■ Given text ■
----------------------------------------

More offensive still, Trump the petty dictator took again to the tweet-waves after the firing to call it “a great day for the hard-working men and women of the FBI — A great day for Democracy.”

Rarely has Trump seemed so villainous, and so small.

McCabe figures to come out of the episode changed but intact. He likely will get his pension or the equivalent, one way or another, either through the gambit of working a few more days for the federal government (he already has an offer from a Wisconsin House member) or through some private-funding mechanism. And he has signaled, perhaps surprisingly, that he intends to publicly take the fight to the president.

But even if the blow against McCabe is softened, Trump, abetted by Sessions (whose own job is on the line), has gained a greater foothold in his campaign to undermine the independence of federal law enforcement. This episode is terrifying because it suggests that Trump is making headway in his efforts to demonize the DOJ and FBI, which he seeks to make his vassal force. In his world view, scalping McCabe serves as the kind of “win” that emboldens him to try more of the same.

McCabe’s firing offense concerned media reports about the FBI investigation of Hilary Clinton, which makes it all the more suspect because, as others have noted, the coverage was negative and hurt Clinton. (It’s hard to believe Trump and Co. took umbrage at it.) Both McCabe and the Trump camp have been quick to connect the sacking to something else: the inquiry by special counsel Robert S. Mueller III.

----------------------------------------

■ Written task a ■
From the passage on McCabe's firing, print the stretch from "McCabe figures to" through "to the president." with no changes.
The listing below has no connection to the passage on McCabe's firing.

■ Records shown ■

----------------------------------------

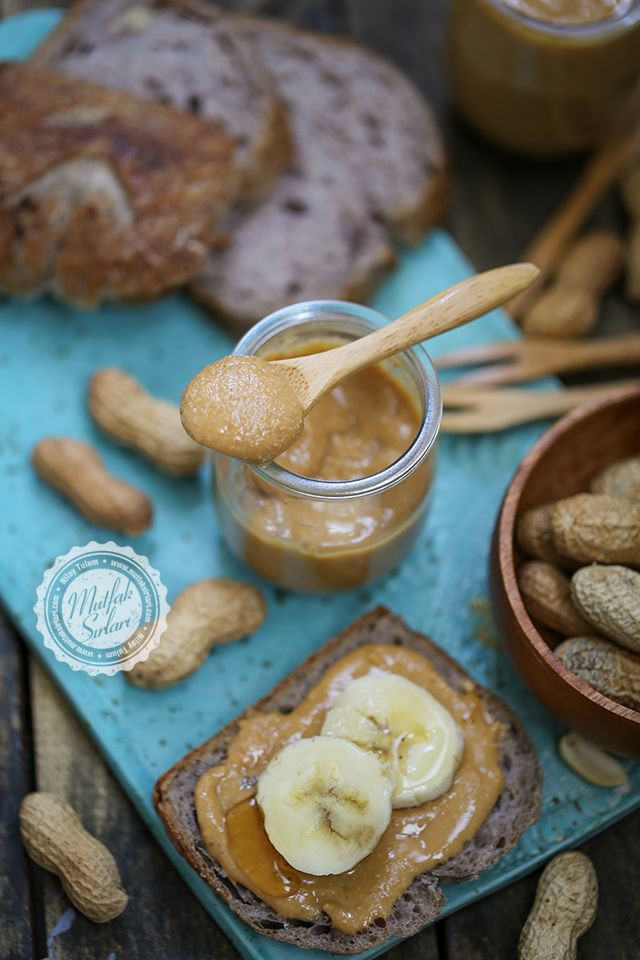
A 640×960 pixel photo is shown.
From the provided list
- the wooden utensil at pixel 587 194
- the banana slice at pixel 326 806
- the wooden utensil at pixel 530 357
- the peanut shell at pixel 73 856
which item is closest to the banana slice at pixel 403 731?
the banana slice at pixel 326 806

----------------------------------------

■ Written task b ■
Output the whole listing above line for line without any changes, but leave out the picture.

■ Result a ■
McCabe figures to come out of the episode changed but intact. He likely will get his pension or the equivalent, one way or another, either through the gambit of working a few more days for the federal government (he already has an offer from a Wisconsin House member) or through some private-funding mechanism. And he has signaled, perhaps surprisingly, that he intends to publicly take the fight to the president.

■ Result b ■
A 640×960 pixel photo is shown.
From the provided list
- the wooden utensil at pixel 587 194
- the banana slice at pixel 326 806
- the wooden utensil at pixel 530 357
- the peanut shell at pixel 73 856
which item is closest to the banana slice at pixel 403 731?
the banana slice at pixel 326 806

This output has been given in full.